Teaching to the Test: How Benchmark Optimization Distorts AI Progress

Table of Contents
The Hard Truth
Every few weeks, a new model claims the summit of some leaderboard, and we read the number as a verdict on intelligence itself. But a score only tells you how well something performed on a test — not whether the test still measures what we think it does. What happens to a field when its most trusted numbers quietly stop meaning what they used to?
Teachers have a phrase for what happens when a school’s funding rides on its exam results: they call it teaching to the test. The curriculum narrows, the drills multiply, the scores climb — and somewhere in that climb, the thing the exam was supposed to capture gets lost. Artificial intelligence has built its entire sense of progress on tests. It may be time to ask whether the field is learning, or just rehearsing.
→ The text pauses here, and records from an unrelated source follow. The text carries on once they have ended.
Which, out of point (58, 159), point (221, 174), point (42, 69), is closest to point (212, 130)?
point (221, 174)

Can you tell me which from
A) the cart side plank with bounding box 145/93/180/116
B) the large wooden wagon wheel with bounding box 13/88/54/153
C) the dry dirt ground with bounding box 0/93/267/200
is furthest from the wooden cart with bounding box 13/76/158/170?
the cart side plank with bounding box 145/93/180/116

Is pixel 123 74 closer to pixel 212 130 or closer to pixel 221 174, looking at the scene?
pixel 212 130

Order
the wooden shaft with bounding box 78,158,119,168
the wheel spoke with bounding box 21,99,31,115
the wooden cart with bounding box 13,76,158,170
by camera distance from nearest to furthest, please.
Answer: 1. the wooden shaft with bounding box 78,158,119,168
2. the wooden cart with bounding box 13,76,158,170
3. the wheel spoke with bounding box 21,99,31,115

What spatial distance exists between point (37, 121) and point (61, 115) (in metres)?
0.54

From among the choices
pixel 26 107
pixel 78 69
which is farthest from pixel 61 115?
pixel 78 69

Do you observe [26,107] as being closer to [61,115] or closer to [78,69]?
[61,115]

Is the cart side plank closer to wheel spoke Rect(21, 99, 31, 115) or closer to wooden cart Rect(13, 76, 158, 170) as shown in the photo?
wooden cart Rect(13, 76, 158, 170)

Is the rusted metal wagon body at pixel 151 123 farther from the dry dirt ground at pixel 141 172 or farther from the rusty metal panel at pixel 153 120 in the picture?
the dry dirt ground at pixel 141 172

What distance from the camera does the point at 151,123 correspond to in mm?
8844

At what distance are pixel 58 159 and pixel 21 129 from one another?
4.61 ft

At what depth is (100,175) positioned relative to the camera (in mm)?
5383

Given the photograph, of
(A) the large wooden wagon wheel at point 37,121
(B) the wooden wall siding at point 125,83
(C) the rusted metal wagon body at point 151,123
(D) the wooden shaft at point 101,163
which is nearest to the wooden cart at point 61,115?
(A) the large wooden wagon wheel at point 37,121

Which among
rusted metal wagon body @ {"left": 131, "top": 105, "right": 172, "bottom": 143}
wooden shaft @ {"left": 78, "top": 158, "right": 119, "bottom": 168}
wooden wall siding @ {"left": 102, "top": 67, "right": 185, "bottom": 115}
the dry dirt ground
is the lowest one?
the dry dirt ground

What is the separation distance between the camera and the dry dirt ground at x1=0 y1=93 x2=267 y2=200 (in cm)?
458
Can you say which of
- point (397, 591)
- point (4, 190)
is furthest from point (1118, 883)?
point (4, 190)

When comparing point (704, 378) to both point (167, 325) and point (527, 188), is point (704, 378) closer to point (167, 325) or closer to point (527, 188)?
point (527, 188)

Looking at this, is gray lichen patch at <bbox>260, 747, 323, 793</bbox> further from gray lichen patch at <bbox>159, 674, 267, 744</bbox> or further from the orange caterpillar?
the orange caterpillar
The Number We Have Learned to Trust
We have agreed, almost without ever debating it, that a benchmark score is a measure of capability. When a lab tops a leaderboard, we treat the claim the way an earlier generation treated a published proof — settled, external, trustworthy. The score becomes shorthand for the model, and the model for the future.
But there is a quieter question hiding underneath the celebration: is the model genuinely better, or is the lab simply better at the test? Those are not the same achievement, and for years we did not have to tell them apart because they tended to move together. The unsettling possibility now is that they have come apart — that the score rises while the capability stands still — and that we have not yet adjusted our trust to match.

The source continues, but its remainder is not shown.